● **Work instruction**
In the article below on Forest Service jobs, explain why Idaho County Commissioner James Rockwell says losing 45 jobs would affect retail in a town.

N. Idaho communities may lose Forest Service jobs

GRANGEVILLE, Idaho — A plan by the U.S. Forest Service to relocate the Nez Perce-Clearwater National Forest supervisor’s offices away from Grangeville and Orofino will hurt those communities, Idaho and Clearwater county officials say.

The Forest Service announced last week that moving the supervisor’s office to Kamiah will save $2 million a year. The agency is leasing a building in Orofino through 2014. Another building is being leased in Grangeville with that lease expiring in 2022.

“What this means is a net loss of 45 jobs sometime between now and when their lease expires in 2022,” Idaho County Commissioner James Rockwell told the Lewiston Tribune (http://bit.ly/woTe0L ). “That’s a very big deal.

“The loss of 45 good-paying jobs in any of our communities has a direct impact on the value of real estate,” he said. “It has a direct impact on the retail in that town because you’ve got 45 fewer families buying things. So in a worst-case scenario, we’ve got 10 years to plug the holes.”

Forest Supervisor Rick Brazell said eventually 73 employees are expected to work at renovated offices in Kamiah, with money the agency saves being used for on-the-ground management and public service.

“I feel like the Forest Service should contribute to us in different ways,” if the supervisor’s office is closed, said Clearwater County Commission Chairman Don Ebert. “It wouldn’t be so bad if they had an active timber management program. That’s what’s really hurting.

“The supervisor’s office leaving Clearwater County is a great disappointment to us, but it’s not the bigger picture. It’s just a symptom. There are other, ongoing problems,” he said.

When the move is complete, Brazell said 27 employees will still remain in Orofino. He said 45 employees who are part of the smoke jumper base and interagency dispatch center will stay in Grangeville.

The Forest Service manages about 85 percent of the land in Idaho County. Changes in management practices of the forest over the last several decades have caused shifts in surrounding communities, many of them for years having depended economically on producing forest products.

“I can get nostalgic about the times when the forest was multi-use and the forest managed for the people and there was an excellent relationship between the people and the forest,” Rockwell said. “When it was multi-use, the schools had plenty of money, our main streets were full. It’s just sad that we seem to have lost so much of that pride that went along with the working forest.”

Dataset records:
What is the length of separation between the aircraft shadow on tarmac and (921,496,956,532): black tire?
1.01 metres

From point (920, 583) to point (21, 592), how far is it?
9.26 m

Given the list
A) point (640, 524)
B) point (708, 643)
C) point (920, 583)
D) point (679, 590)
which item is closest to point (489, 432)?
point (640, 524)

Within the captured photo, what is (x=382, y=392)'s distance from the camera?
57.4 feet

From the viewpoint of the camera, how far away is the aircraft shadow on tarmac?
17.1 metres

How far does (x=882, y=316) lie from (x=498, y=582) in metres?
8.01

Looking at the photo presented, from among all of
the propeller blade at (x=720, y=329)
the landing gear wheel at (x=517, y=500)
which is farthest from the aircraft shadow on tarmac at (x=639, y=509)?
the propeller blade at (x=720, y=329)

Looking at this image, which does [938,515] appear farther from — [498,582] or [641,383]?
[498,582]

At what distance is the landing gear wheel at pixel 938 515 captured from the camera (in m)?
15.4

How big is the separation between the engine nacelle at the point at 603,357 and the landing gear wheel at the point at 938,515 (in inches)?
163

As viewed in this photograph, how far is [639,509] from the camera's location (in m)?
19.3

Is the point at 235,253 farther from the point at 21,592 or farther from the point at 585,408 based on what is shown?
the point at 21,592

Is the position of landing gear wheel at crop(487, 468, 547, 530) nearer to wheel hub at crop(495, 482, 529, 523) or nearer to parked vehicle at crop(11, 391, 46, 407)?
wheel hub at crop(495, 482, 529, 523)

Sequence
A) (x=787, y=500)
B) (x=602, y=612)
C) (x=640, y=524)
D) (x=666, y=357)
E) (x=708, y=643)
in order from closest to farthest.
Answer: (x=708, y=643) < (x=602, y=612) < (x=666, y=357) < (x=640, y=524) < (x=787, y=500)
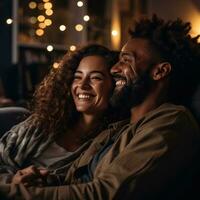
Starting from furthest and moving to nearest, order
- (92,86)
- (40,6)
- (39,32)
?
(39,32), (40,6), (92,86)

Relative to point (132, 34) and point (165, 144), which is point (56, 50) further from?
point (165, 144)

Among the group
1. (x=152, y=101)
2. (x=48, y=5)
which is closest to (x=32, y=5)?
(x=48, y=5)

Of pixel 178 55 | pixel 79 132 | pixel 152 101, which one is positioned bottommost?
pixel 79 132

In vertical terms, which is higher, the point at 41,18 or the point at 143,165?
the point at 41,18

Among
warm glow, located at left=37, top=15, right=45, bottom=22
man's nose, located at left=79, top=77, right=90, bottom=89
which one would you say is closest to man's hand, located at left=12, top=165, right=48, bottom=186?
man's nose, located at left=79, top=77, right=90, bottom=89

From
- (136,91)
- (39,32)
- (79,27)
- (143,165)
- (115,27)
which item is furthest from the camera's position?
(115,27)

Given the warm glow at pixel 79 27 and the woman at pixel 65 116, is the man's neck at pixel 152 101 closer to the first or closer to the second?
the woman at pixel 65 116

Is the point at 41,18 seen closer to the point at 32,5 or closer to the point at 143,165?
the point at 32,5

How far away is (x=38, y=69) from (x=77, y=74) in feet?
A: 8.08

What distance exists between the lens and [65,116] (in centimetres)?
229

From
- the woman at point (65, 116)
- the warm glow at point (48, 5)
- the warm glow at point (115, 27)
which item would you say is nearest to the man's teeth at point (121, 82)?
the woman at point (65, 116)

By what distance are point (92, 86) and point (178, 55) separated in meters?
0.56

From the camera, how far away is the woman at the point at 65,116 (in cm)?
212

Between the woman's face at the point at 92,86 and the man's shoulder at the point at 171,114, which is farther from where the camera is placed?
the woman's face at the point at 92,86
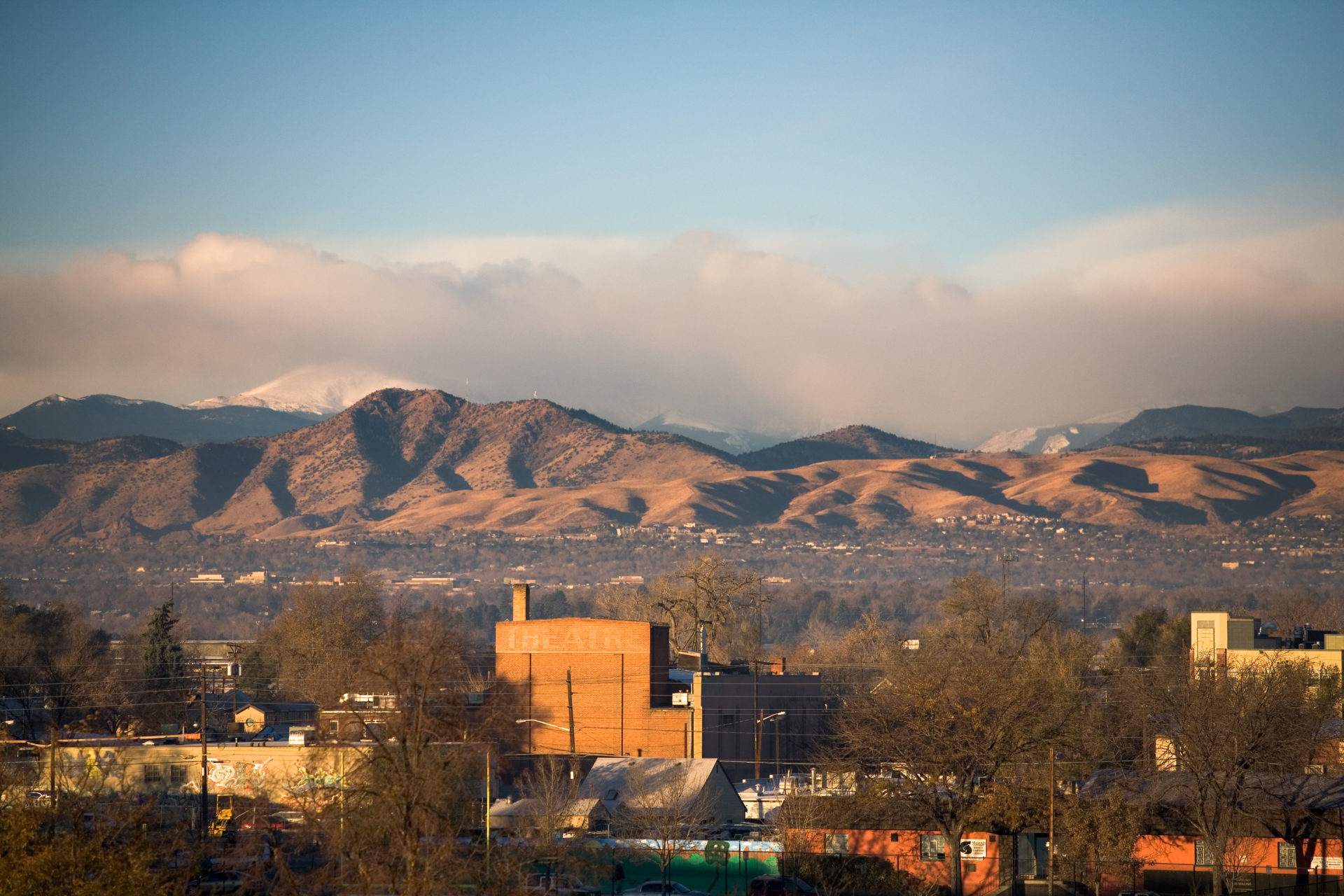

● **Answer section**
Rockwell says the loss has a direct impact on retail because the town would have 45 fewer families buying things.